__节选文本__
===

{
 "cells": [
  {
   "cell_type": "markdown",
   "id": "917503c7",
   "metadata": {},
   "source": [
    "# 集合"
   ]
  },
  {
   "cell_type": "markdown",
   "id": "8e16c824",
   "metadata": {},
   "source": [
    "之前看到的列表和字符串都是一种有序序列,而集合是一种无序的序列。\n",
    "\n",
    "因为集合是无序的,所以当集合中存在两个同样的元素的时候,Python只会保存其中的一个(唯一性);同时为了确保其中不包含同样的元素,集合中放入的元素只能是不可变的对象(确定性)。"
   ]
  },
  {
   "cell_type": "markdown",
   "id": "a3fe86ff",
   "metadata": {},
   "source": [
    "## 集合生成"
   ]
  },
  {
   "cell_type": "markdown",
   "id": "7f76bfed",
   "metadata": {},
   "source": [
    "可以用`set()`函数来显示的生成空集合:"
   ]
  },
  {
   "cell_type": "code",
   "execution_count": 1,
   "id": "9a36d941",
   "metadata": {},
   "outputs": [],
   "source": [
    "a = set()"
   ]
  },
  {
   "cell_type": "code",
   "execution_count": 2,
   "id": "09823fe0",
   "metadata": {},
   "outputs": [
    {
     "data": {
      "text/plain": [
       "set"
      ]
     },
     "execution_count": 2,
     "metadata": {},
     "output_type": "execute_result"
    }
   ],
   "source": [
    "type(a)"
   ]
  },
  {
   "cell_type": "markdown",
   "id": "f7041dbc",
   "metadata": {},
   "source": [
    "也可以使用一个列表来初始化一个集合:"
   ]
  },
  {
   "cell_type": "code",
   "execution_count": 3,
   "id": "5abd2789",
   "metadata": {},
   "outputs": [],
   "source": [
    "a = set([1, 2, 3, 1])"
   ]
  },
  {
   "cell_type": "code",
   "execution_count": 4,
   "id": "2bbf546c",
   "metadata": {},
   "outputs": [
    {
     "data": {
      "text/plain": [
       "{1, 2, 3}"
      ]
     },
     "execution_count": 4,
     "metadata": {},
     "output_type": "execute_result"
    }
   ],
   "source": [
    "a"
   ]
  },
  {
   "cell_type": "markdown",
   "id": "e944847d",
   "metadata": {},
   "source": [
    "集合会自动去除重复元素 1。\n",
    "\n",
    "集合中的元素是用大括号{}包含起来的,这意味着可以用{}的形式来创建集合:"
   ]
  },
  {
   "cell_type": "code",
   "execution_count": 5,
   "id": "36f0069a",
   "metadata": {},
   "outputs": [],
   "source": [
    "a = {1, 2, 3, 1}"
   ]
  },
  {
   "cell_type": "code",
   "execution_count": 6,
   "id": "7aa135d8",
   "metadata": {},
   "outputs": [
    {
     "data": {
      "text/plain": [
       "{1, 2, 3}"

===

__空间推理记录__
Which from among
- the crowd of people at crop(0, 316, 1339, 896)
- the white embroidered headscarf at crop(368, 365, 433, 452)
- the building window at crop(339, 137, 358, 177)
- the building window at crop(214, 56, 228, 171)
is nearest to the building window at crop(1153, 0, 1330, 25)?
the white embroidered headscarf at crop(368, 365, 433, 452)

===

__任务说明__
从结尾处往下续写这段介绍 Python 集合的笔记。

__输出结果__
      ]
     },
     "execution_count": 6,
     "metadata": {},
     "output_type": "execute_result"
    }
   ],
   "source": [
    "a"
   ]
  },
  {
   "cell_type": "markdown",
   "id": "4c7a4bd6",
   "metadata": {},
   "source": [
    "创建空集合的时候只能用`set()`函数来创建,因为在Python中`{}`创建的是一个空的字典:"
   ]
  },
  {
   "cell_type": "code",
   "execution_count": 7,
   "id": "3c931eaf",
   "metadata": {},
   "outputs": [],
   "source": [
    "s = {}"
   ]
  },
  {
   "cell_type": "code",
   "execution_count": 8,
   "id": "b5d36119",
   "metadata": {},
   "outputs": [
    {
     "data": {
      "text/plain": [
       "dict"
      ]
     },
     "execution_count": 8,
     "metadata": {},
     "output_type": "execute_result"
    }
   ],
   "source": [
    "type(s)"
   ]
  },
  {
   "cell_type": "markdown",
   "id": "62582fc6",
   "metadata": {},
   "source": [
    "## 集合操作"
   ]
  },
  {
   "cell_type": "code",
   "execution_count": 9,
   "id": "001afdaa",
   "metadata": {},
   "outputs": [],
   "source": [
    "a = {1, 2, 3, 4}"
   ]
  },
  {
   "cell_type": "code",
   "execution_count": 10,
   "id": "d2c03739",
   "metadata": {},
   "outputs": [],
   "source": [
    "b = {3, 4, 5, 6}"
   ]
  },
  {
   "cell_type": "markdown",
   "id": "07586eb4",
   "metadata": {},
   "source": [
    "两个集合的并,返回包含两个集合所有元素的集合(去除重复)。可以用方法 `a.union(b)` 或者操作 `a | b` 实现:"
   ]
  },
  {
   "cell_type": "code",
   "execution_count": 11,
   "id": "5d750f30",
   "metadata": {},
   "outputs": [
    {
     "data": {
      "text/plain": [
       "{1, 2, 3, 4, 5, 6}"
      ]
     },
     "execution_count": 11,
     "metadata": {},
     "output_type": "execute_result"
    }
   ],
   "source": [
    "a.union(b)"
   ]
  },
  {
   "cell_type": "code",
   "execution_count": 12,
   "id": "b0e4cd8b",
   "metadata": {},
   "outputs": [
    {
     "data": {
      "text/plain": [
       "{1, 2, 3, 4, 5, 6}"
      ]
     },
     "execution_count": 12,
     "metadata": {},
     "output_type": "execute_result"
    }
   ],
   "source": [
    "a | b"
   ]
  },
  {
   "cell_type": "markdown",
   "id": "026a0ad7",
   "metadata": {},
   "source": [
    "两个集合的交,返回包含两个集合共有元素的集合。可以用方法 `a.intersection(b)` 或者操作 `a & b` 实现:"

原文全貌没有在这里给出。